**ЧТО СДЕЛАТЬ 1**. Продублируйте из отрывка о мозаиках участок от слов «Сюда же надо» до слов «отдельность субъекта зрителя.» включительно.
**ЧТО СДЕЛАТЬ 2**.
Ответьте по отрывку о мозаиках на три вопроса.
(a) Что, согласно отрывку, предполагала бы перспектива?
(b) Чем оформлено материальное пространство перед изображением?
(c) Чем окружен зритель, включенный в состав образа-храма?
**ЧТО СДЕЛАТЬ 3**. Продолжите отрывок о мозаиках с того места, на котором он заканчивается.

**ДАННЫЙ ОТРЫВОК**.

------------------------------------

Сюда же надо отнести принципиальное, подчеркнутое отсутствие перспективы. Эта последняя опять же предполагала бы дистанцию и значит отдельность субъекта зрителя.
За «картинной плоскостью» этих мозаик пространство отсутствует. Однако оформленное нишей материальное пространство есть перед изображением, и оно включено в изображение. Образ не отделен от зрителя «воображаемым оконным стеклом» картинной плоскости, за которым разворачивается иллюзионистическое изображение: он открывается в находящееся перед ним реальное пространство, где живет и движется зритель […] может почувствовать себя очевидцем священных событий и собеседником святых. Он не отрезан от них, но физически включен в состав огромного образа-храма и, окруженный сонмом святых, участвует в событиях, которые лицезреет[470].

------------------------------------

**ИМЕЮЩИЕСЯ ДАННЫЕ**.
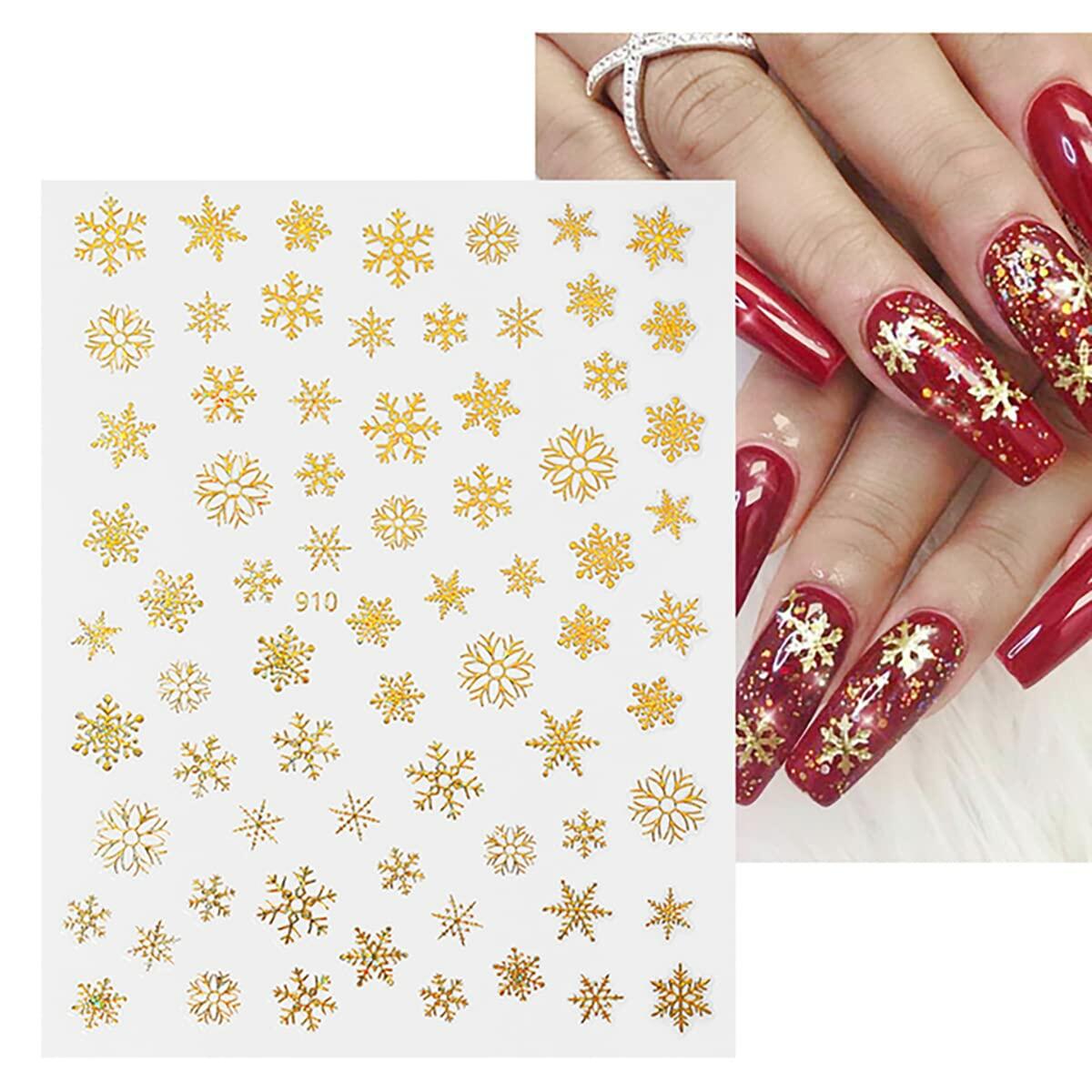 12 Sheets 3D Snowflake Nail Art Stickers Holographic Laser Gold Silver Xmas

------------------------------------

**ОЖИДАЕМЫЙ ОТВЕТ 1**.
Сюда же надо отнести принципиальное, подчеркнутое отсутствие перспективы. Эта последняя опять же предполагала бы дистанцию и значит отдельность субъекта зрителя.

**ОЖИДАЕМЫЙ ОТВЕТ 2**.
(a) Дистанцию и, значит, отдельность субъекта зрителя.
(b) Нишей.
(c) Сонмом святых.

**ОЖИДАЕМЫЙ ОТВЕТ 3**.
Входящий в византийский храм приглашен включиться в гармонию. Отмеченное Демусом отличие от западной практики касается права индивида на отдельность. Западный субъект это собственно глаз[471]. Видящему дана здесь свобода оставаться невовлеченным. Смотреть так позволяет не всякая культура. Сказанное о Византии можно сравнить с обычаем тех регионов современного мира, где наблюдателю запрещается не участвовать в том, на что он смотрит, при том что типы требуемого участия могут быть разными, от единодушия до равнодушия. Субъекта тогда нет, он во всех смыслах слова поглощен увиденным.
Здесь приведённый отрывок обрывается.